# [Requirement]
In the listing that follows, find the line with "hydrangea at woodside", then copy exactly from it through the line with "Must see attractions", leaving out every picture.

# [Records]
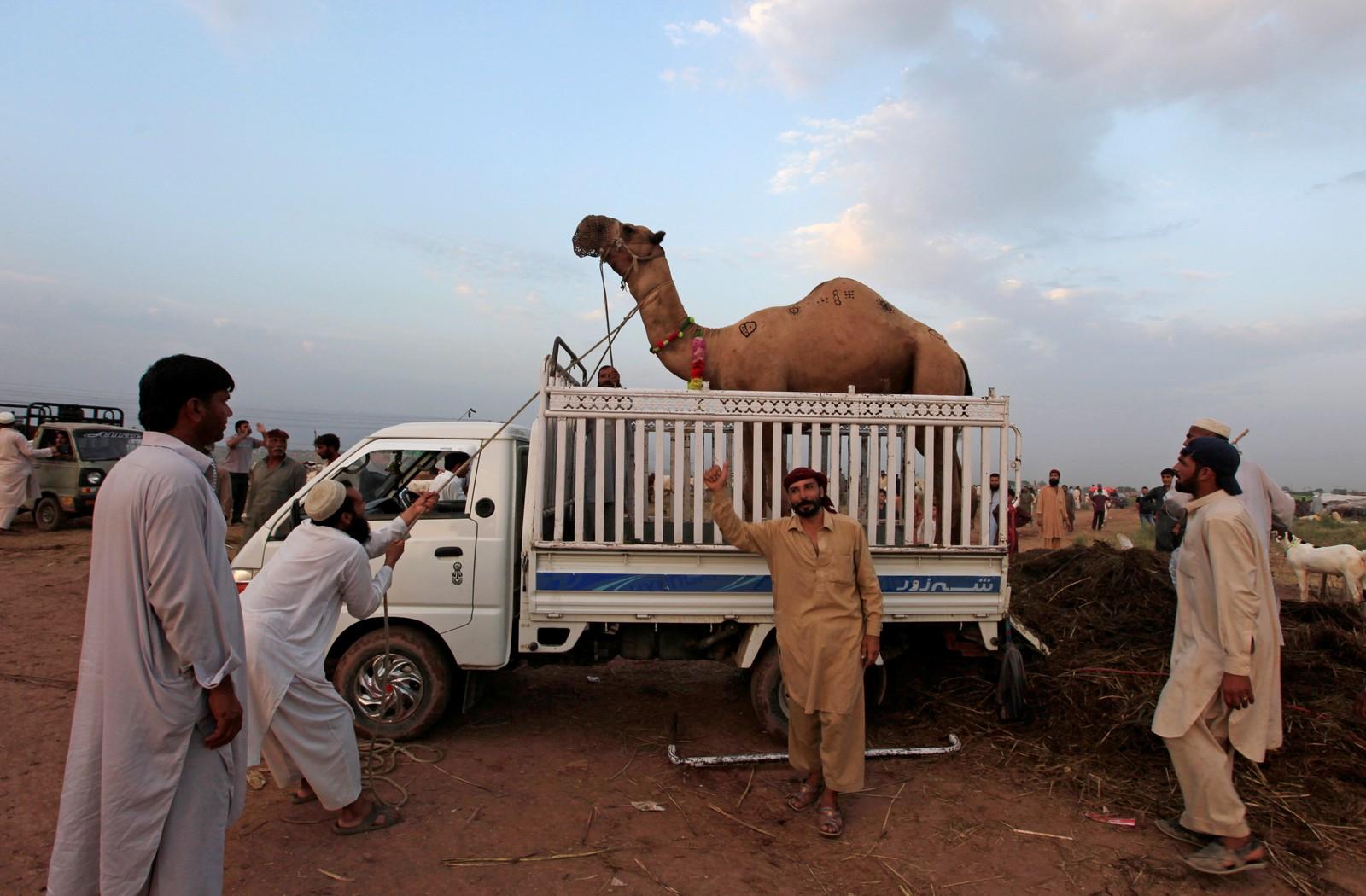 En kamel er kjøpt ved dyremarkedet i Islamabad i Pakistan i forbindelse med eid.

==

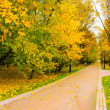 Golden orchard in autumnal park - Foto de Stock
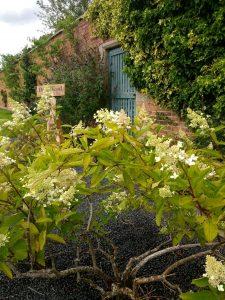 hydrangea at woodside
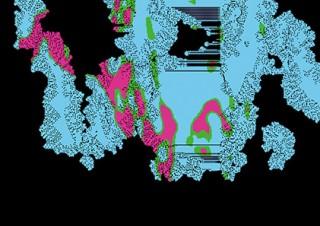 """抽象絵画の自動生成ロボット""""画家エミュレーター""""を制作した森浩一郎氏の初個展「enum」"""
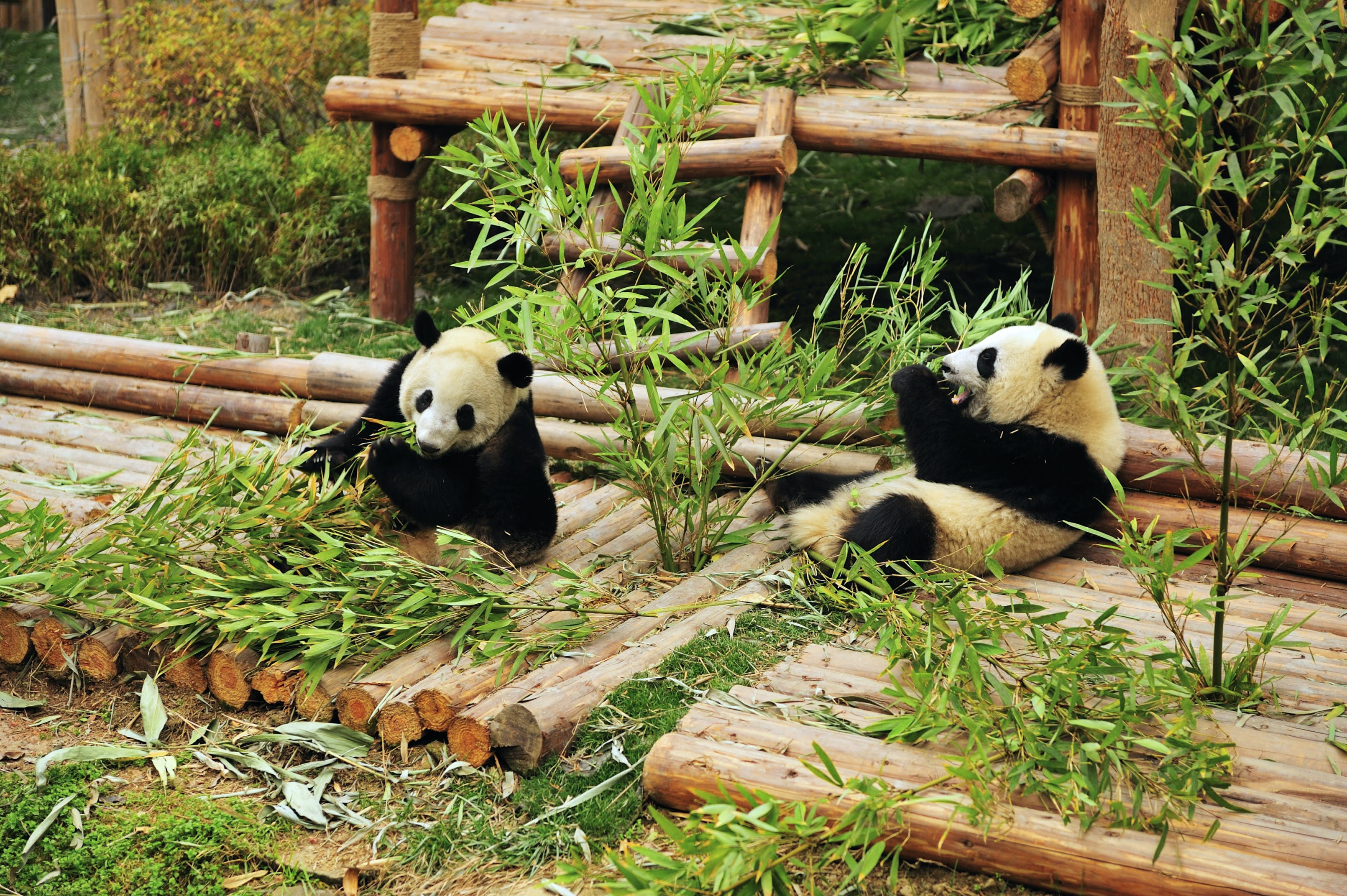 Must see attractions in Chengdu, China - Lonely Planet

...

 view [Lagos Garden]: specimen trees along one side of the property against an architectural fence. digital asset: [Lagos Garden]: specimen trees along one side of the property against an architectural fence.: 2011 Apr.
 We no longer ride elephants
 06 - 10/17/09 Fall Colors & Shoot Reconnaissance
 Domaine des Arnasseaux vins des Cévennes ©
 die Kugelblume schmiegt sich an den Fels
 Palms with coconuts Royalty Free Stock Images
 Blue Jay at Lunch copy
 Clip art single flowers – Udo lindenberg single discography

# [Exercise output]
 hydrangea at woodside
 """抽象絵画の自動生成ロボット""""画家エミュレーター""""を制作した森浩一郎氏の初個展「enum」"""
 Must see attractions in Chengdu, China - Lonely Planet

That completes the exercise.